**EXERCICE:** Rédigez, s'il vous plaît, la suite du texte ci-dessous sur Evguéni Prigojine et son appel au soulèvement contre l'état-major russe, en reprenant après sa dernière phrase.

**TEXTE PROPOSÉ:**

Le conflit en Ukraine a permis à l'imprévisible
patron du groupe paramilitaire Wagner de s'imposer comme un acteur de
premier plan en Russie. Mais en appelant au soulèvement contre
l'état-major, Evguéni Prigojine a franchi le Rubicon.
L'impétueux
milliardaire au crâne rasé et aux traits durs a accusé vendredi l'armée
russe d'avoir bombardé des camps de son groupe Wagner à la demande du
ministre de la Défense Sergueï Choïgou, qu'il a juré de "stopper" par la
force.
Affirmant
disposer de "25.000" combattants, le chef mercenaire de 62 ans a appelé
l'armée et la population russes à se joindre à lui, tout en se
défendant de tout "coup d'Etat militaire".
En
réaction, les puissants services de sécurité russes ont ouvert une
enquête contre lui pour "appel à la mutinerie armée", une grave
accusation qui pourrait en théorie l'envoyer derrière les barreaux pour
longtemps.
Mais rien n'est certain lorsqu'il s'agit de M. Prigojine, passé maître dans l'art de la provocation et des revirements.
"Il
reste encore à comprendre ce qui est en train de se passer", note
l'analyste russe indépendante Tatiana Stanovaïa, pour qui les autorités
cherchent "peut-être à mettre Prigojine hors-jeu, avec la participation
active de ce dernier".
"Pour
le FSB et l'état-major, c'est clairement du pain bénit. Au bas mot,
Prigojine va se prendre un coup sur la tête", ajoute-t-elle.

**DONNÉES FOURNIES:**

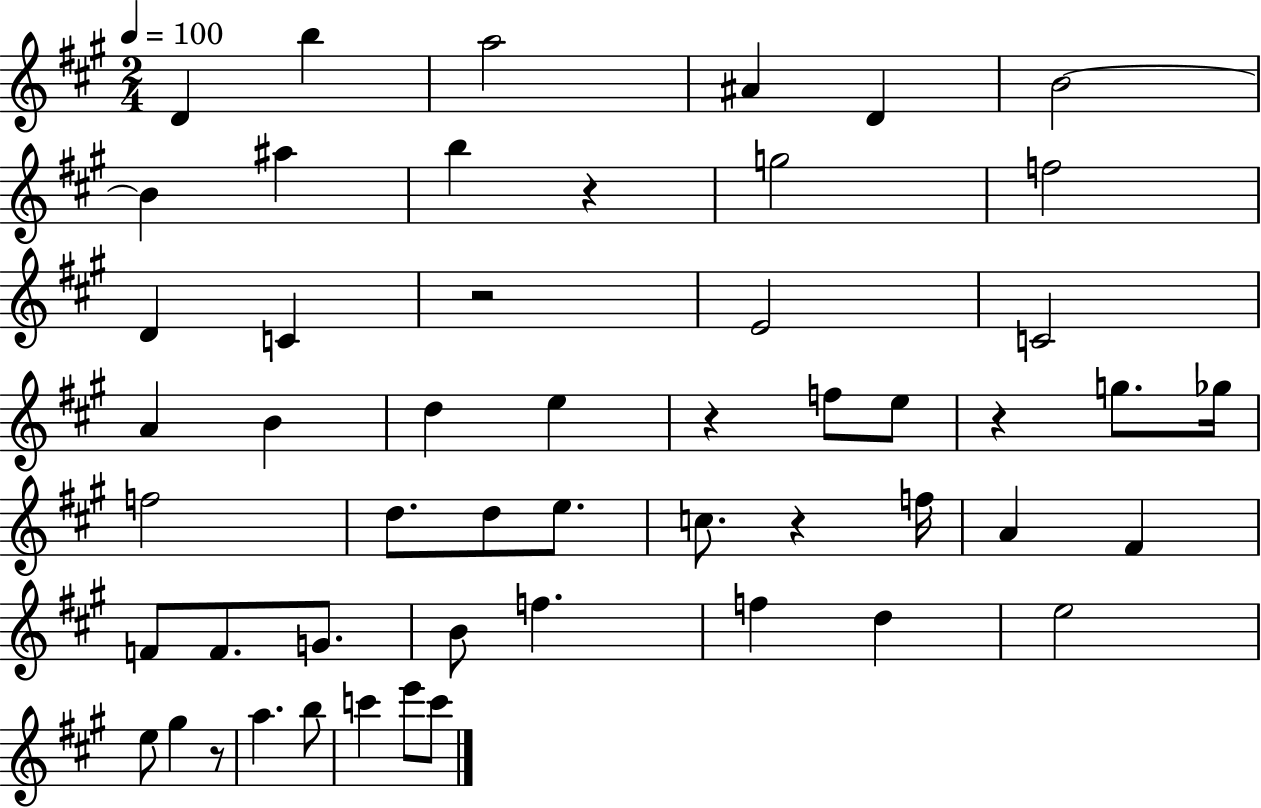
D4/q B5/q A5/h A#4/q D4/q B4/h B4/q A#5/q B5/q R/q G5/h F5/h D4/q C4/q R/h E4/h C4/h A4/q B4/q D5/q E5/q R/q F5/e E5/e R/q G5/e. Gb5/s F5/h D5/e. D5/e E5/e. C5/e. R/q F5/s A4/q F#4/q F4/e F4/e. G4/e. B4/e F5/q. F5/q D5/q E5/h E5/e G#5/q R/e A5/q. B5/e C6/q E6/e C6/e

* * *

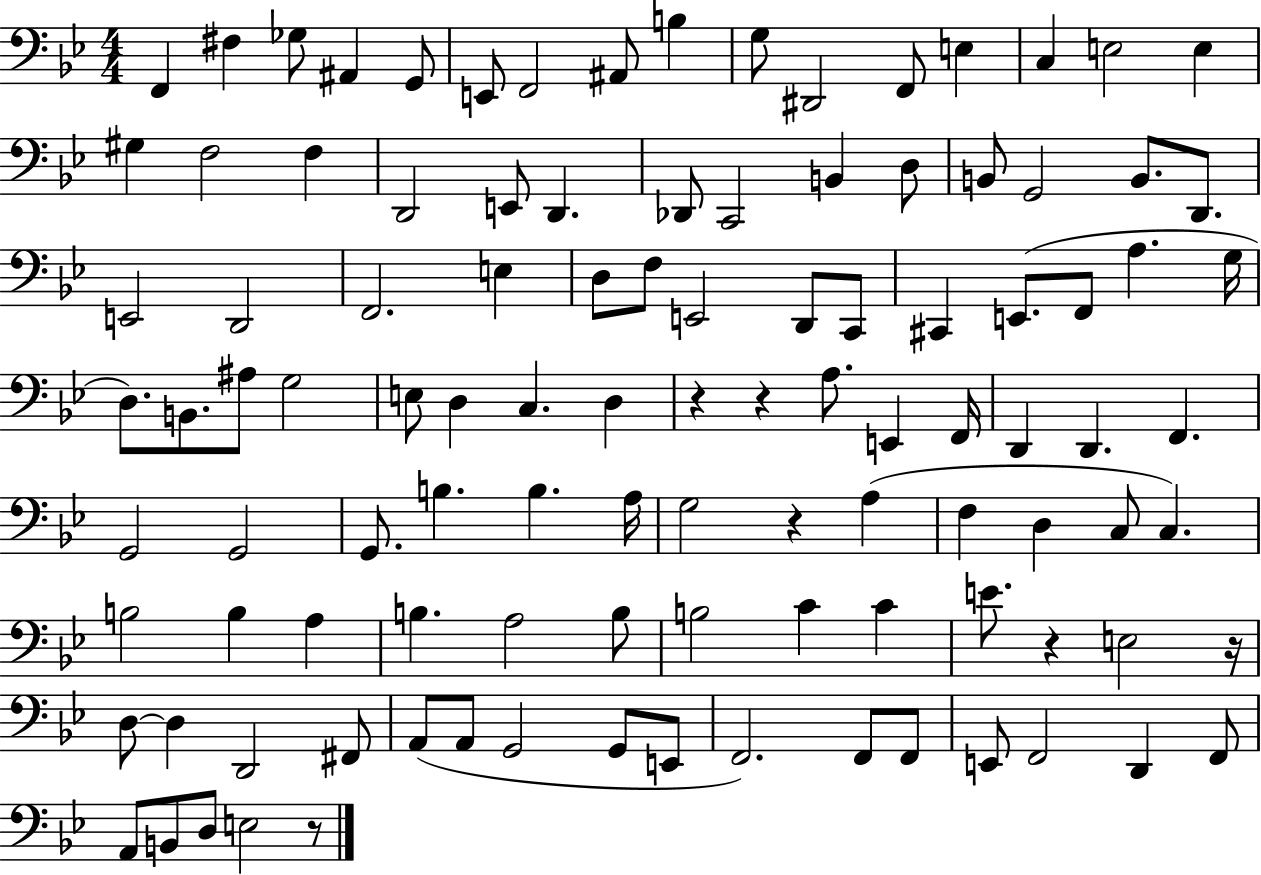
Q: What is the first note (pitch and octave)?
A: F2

**RÉPONSE ATTENDUE:**
Maître de la provocation
Le
conflit en Ukraine semblait pourtant avoir fourni une occasion en or à
l'homme d'affaires de sortir de l'ombre d'où il opérait depuis des
années, pour enfin s'affirmer comme un acteur de premier plan en Russie.
En
mai 2023, après des mois de durs et sanglants combats, M. Prigojine
atteint la consécration en revendiquant la prise par Wagner de Bakhmout
(est de l'Ukraine), célébrant une rare victoire sur le champ de bataille
pour les forces russes.
Mais
c'est aussi à l'occasion de cette bataille que les tensions avec
l'état-major s'accentuent: M. Prigojine l'accuse de priver Wagner de
munitions et multiplie les vidéos dans lesquelles il insulte les
commandants russes.
Impensable pour n'importe qui d'autre en Russie, dans un contexte de répression totale.
Son
passage de l'ombre à la lumière a débuté en septembre, au moment où
l'armée russe subissait revers sur revers en Ukraine, une humiliation
pour les va-t-en-guerre dont il fait partie.
Il
sort alors du bois en admettant, pour la première fois, qu'il est bien
le fondateur en 2014 du groupe paramilitaire Wagner, actif en Ukraine
comme en Syrie, mais aussi en Afrique. Et s'impose comme un meneur.
"Ces
gars, des héros, ont défendu le peuple syrien, d'autres peuples de pays
arabes, les démunis africains et latino-américains, ils sont devenus un
pilier de notre patrie", revendique-t-il.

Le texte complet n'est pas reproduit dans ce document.